═══ STORED ROWS

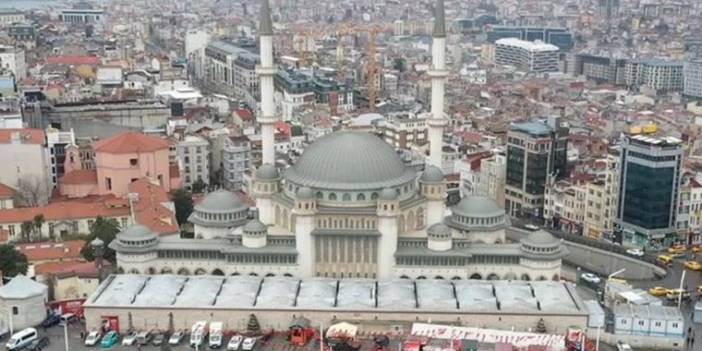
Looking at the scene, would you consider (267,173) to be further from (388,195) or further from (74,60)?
(74,60)

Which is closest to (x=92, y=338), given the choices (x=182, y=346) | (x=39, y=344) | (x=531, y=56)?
(x=39, y=344)

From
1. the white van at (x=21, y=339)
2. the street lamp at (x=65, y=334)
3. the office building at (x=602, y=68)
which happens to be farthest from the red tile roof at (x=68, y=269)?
the office building at (x=602, y=68)

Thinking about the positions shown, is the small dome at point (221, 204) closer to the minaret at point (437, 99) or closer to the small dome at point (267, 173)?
the small dome at point (267, 173)

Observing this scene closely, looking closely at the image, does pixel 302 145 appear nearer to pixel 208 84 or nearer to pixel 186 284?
pixel 186 284

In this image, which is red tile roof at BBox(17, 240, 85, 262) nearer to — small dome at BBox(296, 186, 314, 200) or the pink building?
the pink building

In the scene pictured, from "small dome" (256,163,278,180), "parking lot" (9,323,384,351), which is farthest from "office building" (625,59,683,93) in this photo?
"parking lot" (9,323,384,351)

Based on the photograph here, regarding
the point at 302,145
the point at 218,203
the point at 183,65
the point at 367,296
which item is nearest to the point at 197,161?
the point at 302,145

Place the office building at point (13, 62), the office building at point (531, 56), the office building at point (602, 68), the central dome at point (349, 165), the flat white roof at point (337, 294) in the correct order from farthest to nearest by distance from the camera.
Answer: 1. the office building at point (531, 56)
2. the office building at point (602, 68)
3. the office building at point (13, 62)
4. the central dome at point (349, 165)
5. the flat white roof at point (337, 294)
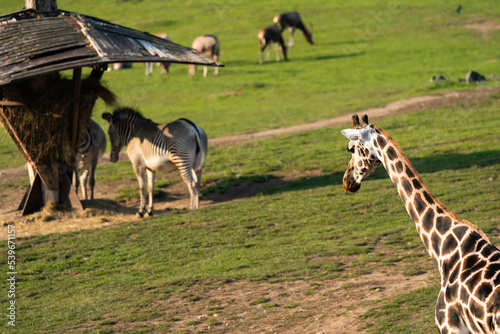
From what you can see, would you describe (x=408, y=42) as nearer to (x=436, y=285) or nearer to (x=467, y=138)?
(x=467, y=138)

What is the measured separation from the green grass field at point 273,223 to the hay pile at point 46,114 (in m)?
2.14

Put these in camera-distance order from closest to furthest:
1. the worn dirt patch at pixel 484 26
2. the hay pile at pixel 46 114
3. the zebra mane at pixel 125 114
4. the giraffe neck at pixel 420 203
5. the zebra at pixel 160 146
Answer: the giraffe neck at pixel 420 203 → the hay pile at pixel 46 114 → the zebra at pixel 160 146 → the zebra mane at pixel 125 114 → the worn dirt patch at pixel 484 26

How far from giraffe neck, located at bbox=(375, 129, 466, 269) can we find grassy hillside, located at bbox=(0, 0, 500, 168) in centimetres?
1545

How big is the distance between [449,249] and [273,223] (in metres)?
7.09

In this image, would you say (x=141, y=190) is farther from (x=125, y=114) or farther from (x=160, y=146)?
(x=125, y=114)

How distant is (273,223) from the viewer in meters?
12.5

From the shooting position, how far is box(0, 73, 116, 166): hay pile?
13250 mm

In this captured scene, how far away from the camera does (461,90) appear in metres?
24.9

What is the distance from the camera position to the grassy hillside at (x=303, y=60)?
26.7 metres

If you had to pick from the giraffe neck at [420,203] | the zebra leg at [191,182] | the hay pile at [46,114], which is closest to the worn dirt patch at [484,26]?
the zebra leg at [191,182]

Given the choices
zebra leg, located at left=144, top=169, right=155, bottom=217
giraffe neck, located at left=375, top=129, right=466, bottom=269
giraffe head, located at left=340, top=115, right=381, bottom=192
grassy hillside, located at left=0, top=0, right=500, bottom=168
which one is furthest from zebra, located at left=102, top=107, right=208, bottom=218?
giraffe neck, located at left=375, top=129, right=466, bottom=269

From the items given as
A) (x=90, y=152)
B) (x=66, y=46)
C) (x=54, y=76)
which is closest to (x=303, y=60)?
(x=90, y=152)

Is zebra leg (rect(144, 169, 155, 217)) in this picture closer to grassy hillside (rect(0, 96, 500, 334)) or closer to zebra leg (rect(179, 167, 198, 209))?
grassy hillside (rect(0, 96, 500, 334))

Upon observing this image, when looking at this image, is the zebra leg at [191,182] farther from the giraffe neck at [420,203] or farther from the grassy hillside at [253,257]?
the giraffe neck at [420,203]
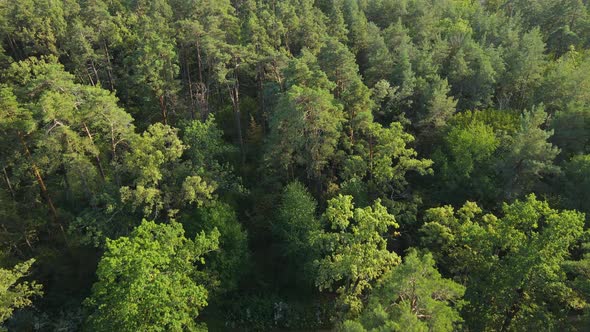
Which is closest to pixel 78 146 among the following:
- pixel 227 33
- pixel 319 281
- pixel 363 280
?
pixel 319 281

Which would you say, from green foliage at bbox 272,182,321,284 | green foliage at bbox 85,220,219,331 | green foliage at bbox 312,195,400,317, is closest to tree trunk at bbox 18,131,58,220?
green foliage at bbox 85,220,219,331

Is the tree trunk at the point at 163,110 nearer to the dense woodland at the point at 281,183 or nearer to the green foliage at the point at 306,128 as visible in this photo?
the dense woodland at the point at 281,183

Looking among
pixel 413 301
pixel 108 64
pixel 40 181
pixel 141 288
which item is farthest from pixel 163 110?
pixel 413 301

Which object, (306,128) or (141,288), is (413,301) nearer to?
(141,288)

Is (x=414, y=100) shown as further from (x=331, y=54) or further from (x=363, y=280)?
(x=363, y=280)

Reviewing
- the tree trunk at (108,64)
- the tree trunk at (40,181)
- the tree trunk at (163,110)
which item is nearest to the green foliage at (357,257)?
the tree trunk at (40,181)

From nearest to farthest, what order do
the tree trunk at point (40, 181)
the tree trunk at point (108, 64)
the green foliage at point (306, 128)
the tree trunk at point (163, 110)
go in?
the tree trunk at point (40, 181) → the green foliage at point (306, 128) → the tree trunk at point (163, 110) → the tree trunk at point (108, 64)
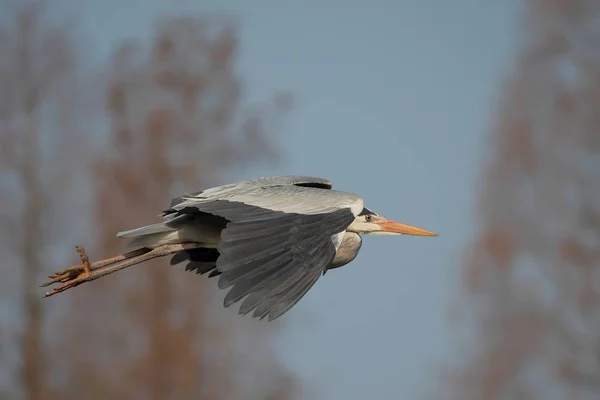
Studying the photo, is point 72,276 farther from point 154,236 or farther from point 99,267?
point 154,236

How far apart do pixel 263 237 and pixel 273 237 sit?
7 cm

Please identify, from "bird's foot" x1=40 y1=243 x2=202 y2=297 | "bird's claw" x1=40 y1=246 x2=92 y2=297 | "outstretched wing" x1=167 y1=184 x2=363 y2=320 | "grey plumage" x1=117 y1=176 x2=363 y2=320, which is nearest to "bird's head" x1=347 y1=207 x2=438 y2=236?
"grey plumage" x1=117 y1=176 x2=363 y2=320

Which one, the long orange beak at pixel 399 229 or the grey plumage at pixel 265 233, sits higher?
the grey plumage at pixel 265 233

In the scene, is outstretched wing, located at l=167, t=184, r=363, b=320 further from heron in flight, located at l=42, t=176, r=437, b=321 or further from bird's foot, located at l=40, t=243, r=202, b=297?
bird's foot, located at l=40, t=243, r=202, b=297

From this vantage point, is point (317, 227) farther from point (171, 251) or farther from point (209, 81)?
point (209, 81)

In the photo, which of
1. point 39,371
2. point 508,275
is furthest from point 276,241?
point 39,371

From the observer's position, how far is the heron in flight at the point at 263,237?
6508 mm

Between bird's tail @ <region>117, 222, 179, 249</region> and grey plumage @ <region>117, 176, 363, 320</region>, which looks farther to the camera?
bird's tail @ <region>117, 222, 179, 249</region>

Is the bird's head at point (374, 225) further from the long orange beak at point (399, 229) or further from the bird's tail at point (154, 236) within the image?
the bird's tail at point (154, 236)

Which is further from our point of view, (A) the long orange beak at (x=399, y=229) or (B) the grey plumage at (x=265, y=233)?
(A) the long orange beak at (x=399, y=229)

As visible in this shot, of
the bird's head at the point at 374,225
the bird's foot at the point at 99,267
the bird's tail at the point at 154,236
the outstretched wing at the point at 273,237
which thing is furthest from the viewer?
the bird's head at the point at 374,225

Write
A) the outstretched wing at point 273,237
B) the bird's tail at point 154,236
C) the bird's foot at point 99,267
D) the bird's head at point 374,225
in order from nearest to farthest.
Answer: the outstretched wing at point 273,237 < the bird's tail at point 154,236 < the bird's foot at point 99,267 < the bird's head at point 374,225

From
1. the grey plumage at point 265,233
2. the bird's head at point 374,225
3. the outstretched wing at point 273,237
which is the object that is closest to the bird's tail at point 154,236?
→ the grey plumage at point 265,233

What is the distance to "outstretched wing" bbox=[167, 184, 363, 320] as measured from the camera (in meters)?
6.44
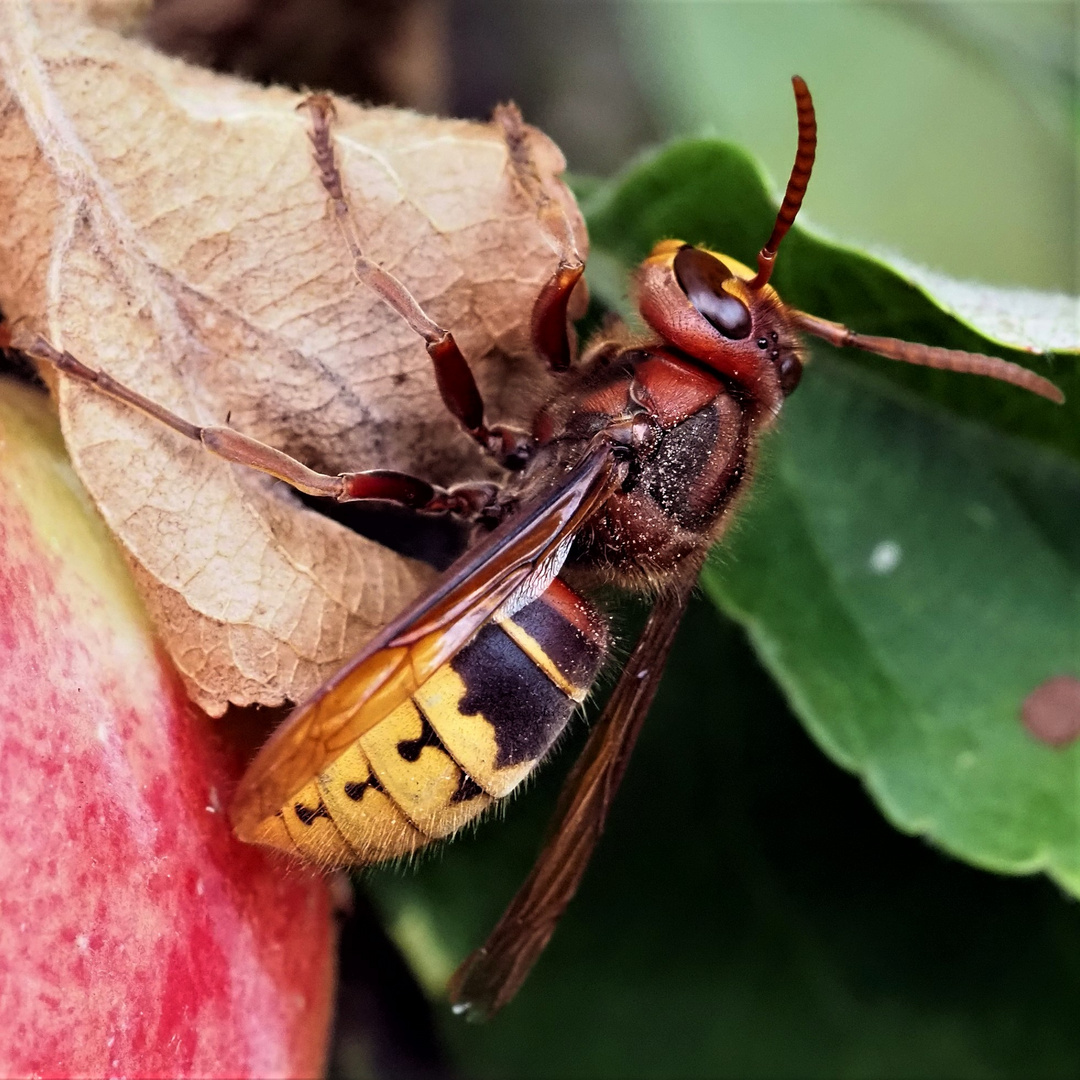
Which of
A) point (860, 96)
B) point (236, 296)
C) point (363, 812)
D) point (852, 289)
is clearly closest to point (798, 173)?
point (852, 289)

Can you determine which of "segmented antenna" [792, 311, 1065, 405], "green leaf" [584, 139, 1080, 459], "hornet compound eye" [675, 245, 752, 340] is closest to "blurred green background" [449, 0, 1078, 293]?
"green leaf" [584, 139, 1080, 459]

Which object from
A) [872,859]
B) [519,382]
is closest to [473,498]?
[519,382]

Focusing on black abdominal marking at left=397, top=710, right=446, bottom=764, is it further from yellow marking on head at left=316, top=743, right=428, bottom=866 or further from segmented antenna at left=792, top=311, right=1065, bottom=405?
segmented antenna at left=792, top=311, right=1065, bottom=405

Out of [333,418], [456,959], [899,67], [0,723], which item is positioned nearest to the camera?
[0,723]

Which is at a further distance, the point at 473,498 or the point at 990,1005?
the point at 990,1005

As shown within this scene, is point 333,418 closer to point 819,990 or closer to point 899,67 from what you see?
point 819,990

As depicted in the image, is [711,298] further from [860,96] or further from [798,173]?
[860,96]

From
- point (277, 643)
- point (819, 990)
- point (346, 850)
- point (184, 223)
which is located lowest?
point (819, 990)
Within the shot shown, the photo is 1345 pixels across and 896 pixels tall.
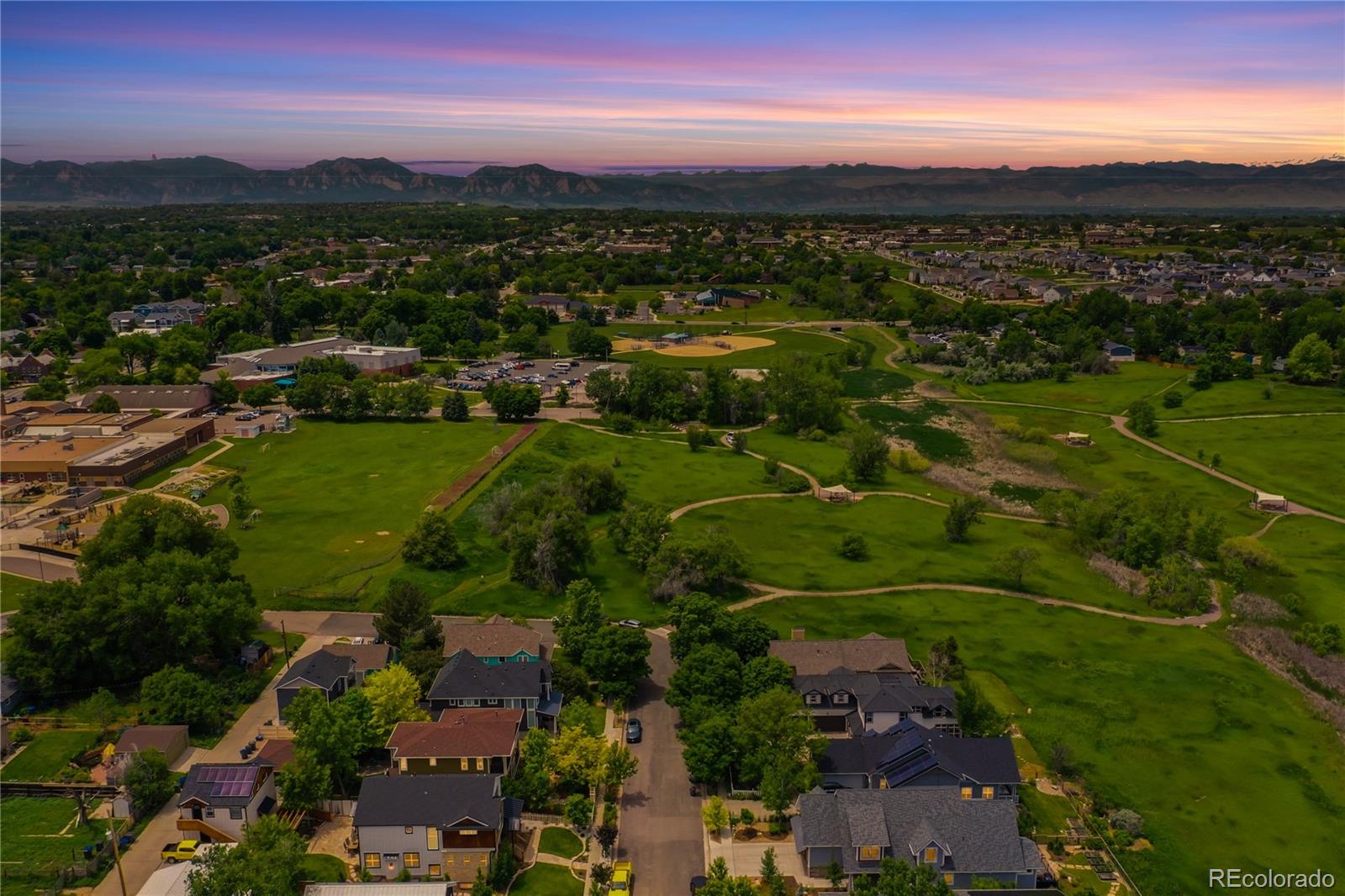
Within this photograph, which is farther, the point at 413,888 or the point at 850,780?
the point at 850,780

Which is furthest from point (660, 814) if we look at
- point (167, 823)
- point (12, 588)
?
point (12, 588)

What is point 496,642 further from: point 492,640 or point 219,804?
point 219,804

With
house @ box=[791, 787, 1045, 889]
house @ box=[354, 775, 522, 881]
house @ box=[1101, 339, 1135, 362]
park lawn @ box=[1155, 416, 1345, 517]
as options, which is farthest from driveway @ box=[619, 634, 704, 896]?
house @ box=[1101, 339, 1135, 362]

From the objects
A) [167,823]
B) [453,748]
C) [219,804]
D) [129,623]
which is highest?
[129,623]

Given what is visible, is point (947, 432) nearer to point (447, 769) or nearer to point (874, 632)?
point (874, 632)

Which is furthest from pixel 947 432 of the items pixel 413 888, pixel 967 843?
pixel 413 888

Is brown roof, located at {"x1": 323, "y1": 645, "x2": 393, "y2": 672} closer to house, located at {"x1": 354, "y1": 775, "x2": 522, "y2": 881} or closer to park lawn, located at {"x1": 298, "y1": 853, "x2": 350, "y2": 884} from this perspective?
house, located at {"x1": 354, "y1": 775, "x2": 522, "y2": 881}
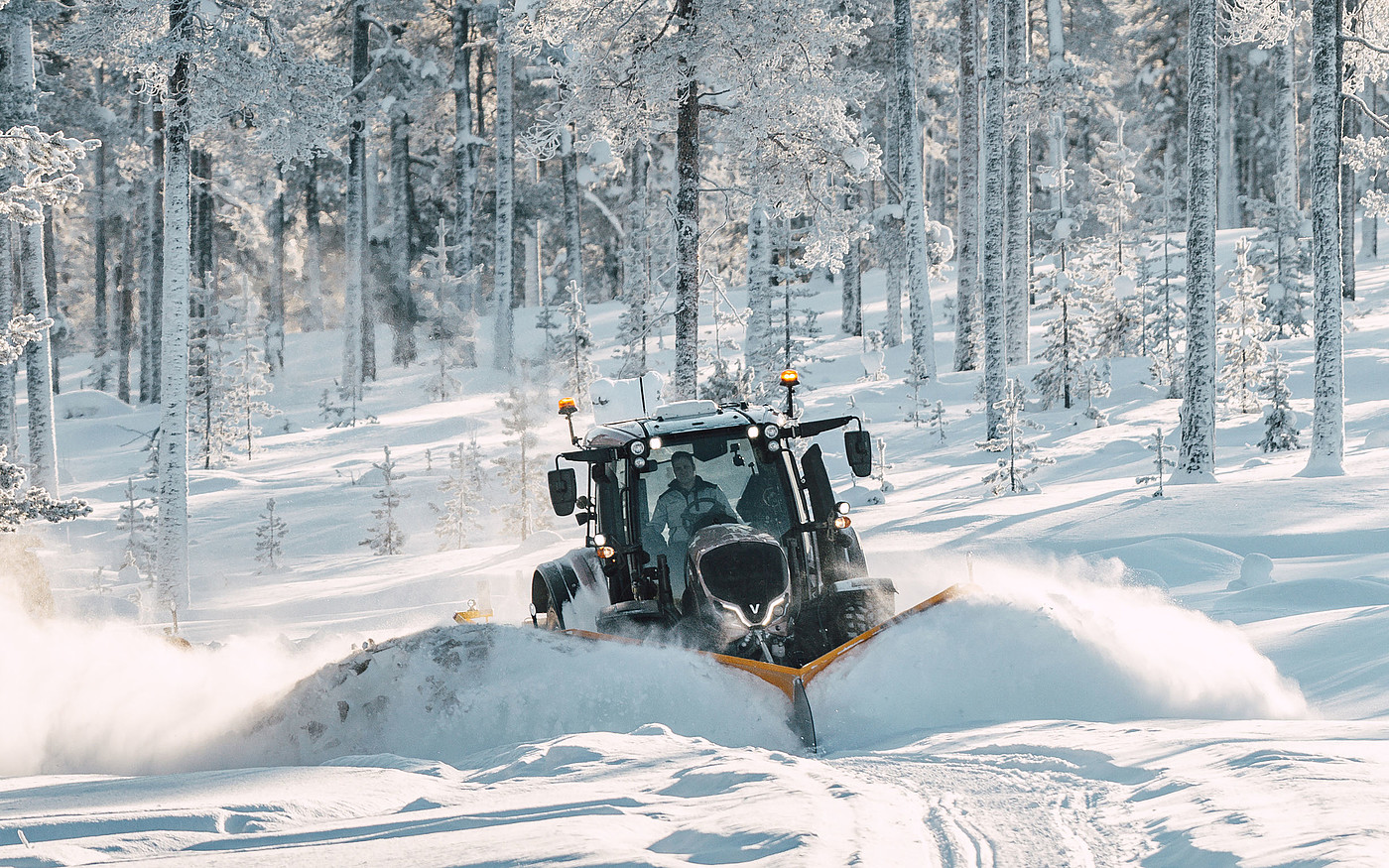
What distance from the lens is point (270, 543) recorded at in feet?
53.1

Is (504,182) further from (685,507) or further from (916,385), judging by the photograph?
(685,507)

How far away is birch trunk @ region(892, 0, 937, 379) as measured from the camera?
79.0 feet

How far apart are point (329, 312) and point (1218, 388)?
4490 centimetres

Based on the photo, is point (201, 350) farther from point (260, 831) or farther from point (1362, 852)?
point (1362, 852)

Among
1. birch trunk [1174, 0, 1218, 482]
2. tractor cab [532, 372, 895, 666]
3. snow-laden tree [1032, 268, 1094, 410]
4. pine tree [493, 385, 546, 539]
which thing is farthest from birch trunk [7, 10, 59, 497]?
snow-laden tree [1032, 268, 1094, 410]

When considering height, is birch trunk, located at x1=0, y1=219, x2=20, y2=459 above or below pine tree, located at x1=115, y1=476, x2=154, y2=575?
above

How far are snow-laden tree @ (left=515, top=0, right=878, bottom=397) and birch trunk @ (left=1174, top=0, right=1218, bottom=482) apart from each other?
170 inches

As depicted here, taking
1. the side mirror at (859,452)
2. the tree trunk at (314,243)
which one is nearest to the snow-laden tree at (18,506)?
the side mirror at (859,452)

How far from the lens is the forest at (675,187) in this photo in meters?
14.2

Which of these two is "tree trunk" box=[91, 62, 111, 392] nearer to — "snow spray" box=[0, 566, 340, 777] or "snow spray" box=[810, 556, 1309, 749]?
"snow spray" box=[0, 566, 340, 777]

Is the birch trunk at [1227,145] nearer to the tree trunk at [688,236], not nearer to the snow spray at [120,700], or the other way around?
the tree trunk at [688,236]

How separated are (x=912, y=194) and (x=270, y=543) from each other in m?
16.3

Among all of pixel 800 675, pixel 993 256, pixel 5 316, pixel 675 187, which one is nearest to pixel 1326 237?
pixel 993 256

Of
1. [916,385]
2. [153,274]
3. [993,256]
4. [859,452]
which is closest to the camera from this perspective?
[859,452]
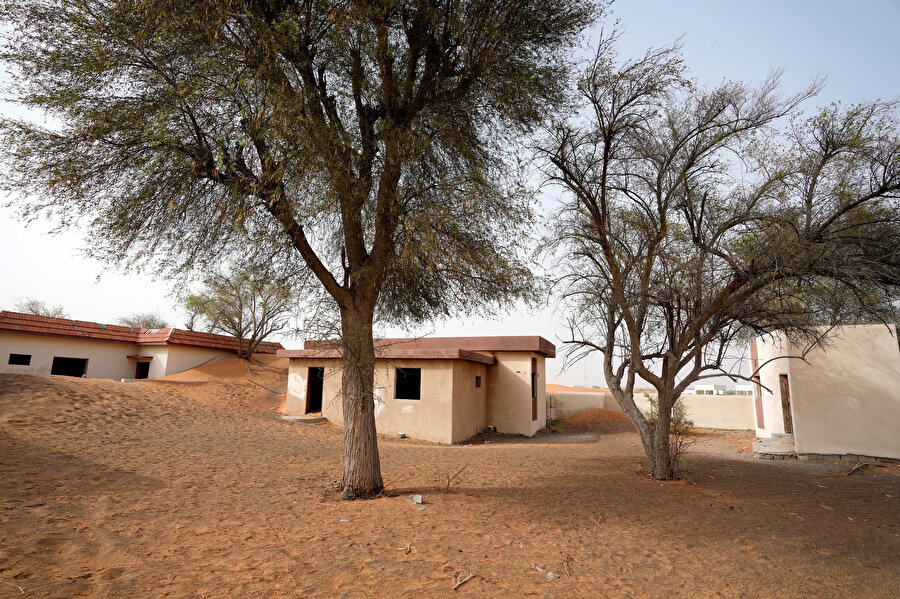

══════

STATED TASK: Find each line in the items above that contains the string "image" (case-sensitive) and copy every such line.

OUTPUT BELOW:
Observing this scene closely, looking closely at the image, does pixel 302 145 appear nearer to pixel 208 84 or nearer to pixel 186 284?
In this image, which is red tile roof at BBox(17, 240, 85, 262) nearer to — small dome at BBox(296, 186, 314, 200) or the pink building?
In this image, would you say (x=141, y=190) is farther from (x=125, y=114) or farther from (x=160, y=146)?
Upon observing this image, when looking at this image, is the zebra leg at [191,182] farther from the giraffe neck at [420,203] or farther from the grassy hillside at [253,257]?
Is the bird's head at point (374, 225) further from the long orange beak at point (399, 229) or further from the bird's tail at point (154, 236) within the image?
As depicted in the image, is [711,298] further from [860,96] or further from [798,173]?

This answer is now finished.